Source passage:
########
On 11/17/10 2:07 PM, Ingo Molnar wrote:
> * Pekka Enberg<penberg@kernel.org>  wrote:
>
>> (Trimming CC for sanity.)
> [ Added back Linus (in case he wants to object to the new prctl()) and lkml. ]
>
>> On 11/16/10 11:04 PM, Thomas Gleixner wrote:
>>> 'trace' is our shot at improving the situation: it aims at providing a
>>> simple to use and straightforward tracing tool based on the perf
>>> infrastructure and on the well-known perf profiling workflow:
>>>
>>>     trace record firefox          # trace firefox and all child tasks,
>>>                                     put it into trace.data
>>>
>>>     trace summary                 # show quick overview of the trace,
>>>                                     based on trace.data
>>>
>>>     trace report                  # detailed traces, based on trace.data
>> Nice work guys!
>>
>> Does this concept lend itself to tracing latencies in userspace applications that
>> run in virtual machines (e.g. the Java kind)? I'm of course interested in this
>> because of Jato [1] where bunch of interesting things can cause jitter: JIT
>> compilation, GC, kernel, and the actual application doing something (in either
>> native code or JIT'd code). It's important to be able to measure where "slowness"
########
Provided records:
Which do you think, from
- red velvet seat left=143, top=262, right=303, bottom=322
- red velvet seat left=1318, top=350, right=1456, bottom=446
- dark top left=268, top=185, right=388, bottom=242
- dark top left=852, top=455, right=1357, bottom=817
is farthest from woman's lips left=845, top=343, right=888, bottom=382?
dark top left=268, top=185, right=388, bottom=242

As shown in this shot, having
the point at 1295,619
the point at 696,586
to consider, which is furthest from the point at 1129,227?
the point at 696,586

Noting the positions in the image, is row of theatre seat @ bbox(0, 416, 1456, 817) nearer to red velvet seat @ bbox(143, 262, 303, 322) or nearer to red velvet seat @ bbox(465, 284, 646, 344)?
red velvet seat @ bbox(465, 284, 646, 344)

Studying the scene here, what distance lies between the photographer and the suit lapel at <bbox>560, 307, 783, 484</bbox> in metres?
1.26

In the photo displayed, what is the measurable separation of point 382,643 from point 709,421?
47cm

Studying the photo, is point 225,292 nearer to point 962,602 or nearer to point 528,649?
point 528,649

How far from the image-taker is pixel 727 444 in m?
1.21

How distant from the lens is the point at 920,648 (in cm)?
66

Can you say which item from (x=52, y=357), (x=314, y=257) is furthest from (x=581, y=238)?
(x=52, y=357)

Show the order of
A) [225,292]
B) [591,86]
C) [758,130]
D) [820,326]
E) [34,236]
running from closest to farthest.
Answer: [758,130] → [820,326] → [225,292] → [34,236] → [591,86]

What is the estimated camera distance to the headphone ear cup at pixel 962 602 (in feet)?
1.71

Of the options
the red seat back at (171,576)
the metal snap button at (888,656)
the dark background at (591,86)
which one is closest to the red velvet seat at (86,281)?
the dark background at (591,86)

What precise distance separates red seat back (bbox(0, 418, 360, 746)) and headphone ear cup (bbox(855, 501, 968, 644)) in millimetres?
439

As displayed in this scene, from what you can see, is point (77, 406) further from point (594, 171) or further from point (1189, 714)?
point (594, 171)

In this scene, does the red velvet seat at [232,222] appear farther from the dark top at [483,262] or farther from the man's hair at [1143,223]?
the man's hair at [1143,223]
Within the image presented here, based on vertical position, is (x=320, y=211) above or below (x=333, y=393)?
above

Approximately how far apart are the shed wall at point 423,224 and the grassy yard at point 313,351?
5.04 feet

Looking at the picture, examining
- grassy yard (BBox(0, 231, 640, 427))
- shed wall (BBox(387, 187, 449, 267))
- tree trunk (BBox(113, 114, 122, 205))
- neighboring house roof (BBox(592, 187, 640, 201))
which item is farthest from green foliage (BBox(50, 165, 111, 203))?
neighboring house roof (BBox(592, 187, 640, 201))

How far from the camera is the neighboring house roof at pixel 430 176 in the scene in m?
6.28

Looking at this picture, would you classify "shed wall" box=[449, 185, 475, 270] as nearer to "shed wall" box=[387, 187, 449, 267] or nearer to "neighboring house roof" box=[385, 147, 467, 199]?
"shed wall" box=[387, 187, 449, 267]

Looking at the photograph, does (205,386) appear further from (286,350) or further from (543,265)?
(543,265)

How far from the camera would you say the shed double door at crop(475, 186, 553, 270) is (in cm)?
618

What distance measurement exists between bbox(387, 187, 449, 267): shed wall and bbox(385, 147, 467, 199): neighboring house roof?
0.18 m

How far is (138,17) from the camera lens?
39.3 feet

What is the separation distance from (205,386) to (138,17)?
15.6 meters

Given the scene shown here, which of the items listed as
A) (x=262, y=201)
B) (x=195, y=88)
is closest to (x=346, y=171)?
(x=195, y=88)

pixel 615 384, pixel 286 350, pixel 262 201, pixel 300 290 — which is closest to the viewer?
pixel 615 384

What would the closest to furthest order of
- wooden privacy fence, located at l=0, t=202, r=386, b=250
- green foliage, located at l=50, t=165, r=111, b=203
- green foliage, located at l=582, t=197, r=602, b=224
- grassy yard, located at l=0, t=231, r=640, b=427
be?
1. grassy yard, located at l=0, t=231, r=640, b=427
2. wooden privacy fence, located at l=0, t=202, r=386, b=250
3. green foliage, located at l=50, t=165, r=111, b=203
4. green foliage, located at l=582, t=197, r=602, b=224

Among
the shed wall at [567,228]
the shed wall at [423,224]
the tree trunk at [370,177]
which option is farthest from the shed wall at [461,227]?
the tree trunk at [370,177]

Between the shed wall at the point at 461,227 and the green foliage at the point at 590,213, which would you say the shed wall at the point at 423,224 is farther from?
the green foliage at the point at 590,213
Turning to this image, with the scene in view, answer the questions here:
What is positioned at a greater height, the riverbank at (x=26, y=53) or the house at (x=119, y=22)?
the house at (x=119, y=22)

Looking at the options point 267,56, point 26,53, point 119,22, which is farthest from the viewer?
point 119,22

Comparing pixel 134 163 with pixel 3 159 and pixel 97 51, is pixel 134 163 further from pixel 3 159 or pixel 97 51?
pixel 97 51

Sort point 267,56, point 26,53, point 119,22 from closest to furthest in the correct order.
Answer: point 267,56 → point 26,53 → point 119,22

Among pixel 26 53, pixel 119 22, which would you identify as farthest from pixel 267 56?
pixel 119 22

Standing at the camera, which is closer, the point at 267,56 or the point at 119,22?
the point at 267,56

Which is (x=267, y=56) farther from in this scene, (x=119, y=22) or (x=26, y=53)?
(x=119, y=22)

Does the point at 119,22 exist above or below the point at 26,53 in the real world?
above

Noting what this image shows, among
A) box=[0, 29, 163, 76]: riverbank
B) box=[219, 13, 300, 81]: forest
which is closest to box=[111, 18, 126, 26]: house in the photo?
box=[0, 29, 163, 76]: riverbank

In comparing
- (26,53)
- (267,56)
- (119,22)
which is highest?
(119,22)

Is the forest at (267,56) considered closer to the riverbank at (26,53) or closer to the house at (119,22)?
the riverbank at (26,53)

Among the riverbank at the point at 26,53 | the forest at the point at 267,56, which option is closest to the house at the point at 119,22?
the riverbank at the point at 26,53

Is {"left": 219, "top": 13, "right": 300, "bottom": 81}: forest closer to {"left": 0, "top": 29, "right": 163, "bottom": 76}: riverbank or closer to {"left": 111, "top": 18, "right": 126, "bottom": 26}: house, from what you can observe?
########
The exercise:
Continue the mailing-list thread about the perf-based trace tool from where it stops. The listing isn't needed for this.

Task output:
>> to desktop applications and certain class of server applications comes from to be
>> able to improve things.
> Makes quite a bit of sense.
>
> How about the attached patch? It works fine with the simple testcase included in the
> changelog. There's a common-sense limit on the message size - but otherwise it adds
> support for apps to generate a free-form string trace event.
>
> Thanks,
>
> 	Ingo
>
> ---------------------------------->
> Subject: trace: Add user-space event tracing/injection
> From: Ingo Molnar<mingo@elte.hu>
> Date: Wed Nov 17 10:11:53 CET 2010
>
> This feature (suggested by Darren Hart and Pekka Engberg) allows user-space
> programs to print trace events in a very simple and self-contained way:
>
>   #include<sys/prctl.h>
>   #include<string.h>
>
>   #define PR_TASK_PERF_USER_TRACE 35
>
>   int main(void)
>   {
>           char *msg = "Hello World!\n";
>
>           prctl(PR_TASK_PERF_USER_TRACE, msg, strlen(msg));
>
>           return 0;
>   }
>
> These show up in 'trace' output as:
>
>   $ trace report
>   #
>   # trace events of 'sleep 1':
>   #
>          testit/ 6006 ( 0.002 ms):<"Hello World!">
>          testit/ 6006 ( 0.002 ms):<"Hello World!">

Wow! This looks really nice!

What does the duration in milliseconds mean there? For things like GC 
and JIT, I want something like:

void gc(void)
{
         prctl(PR_TASK_PERF_USER_TRACE_START, ...)

         collect();

         prctl(PR_TASK_PERF_USER_TRACE_END, ...)
}

So that it's clear from the tracing output that the VM was busy doing GC 
for n milliseconds. Barring background JIT'ing and pauseless GC, I'd 
also be interested in showing how much time the VM was actually 
_blocking_ the running application (which can happen with signals too, 
btw, for things like accessing data that's lazily initialized).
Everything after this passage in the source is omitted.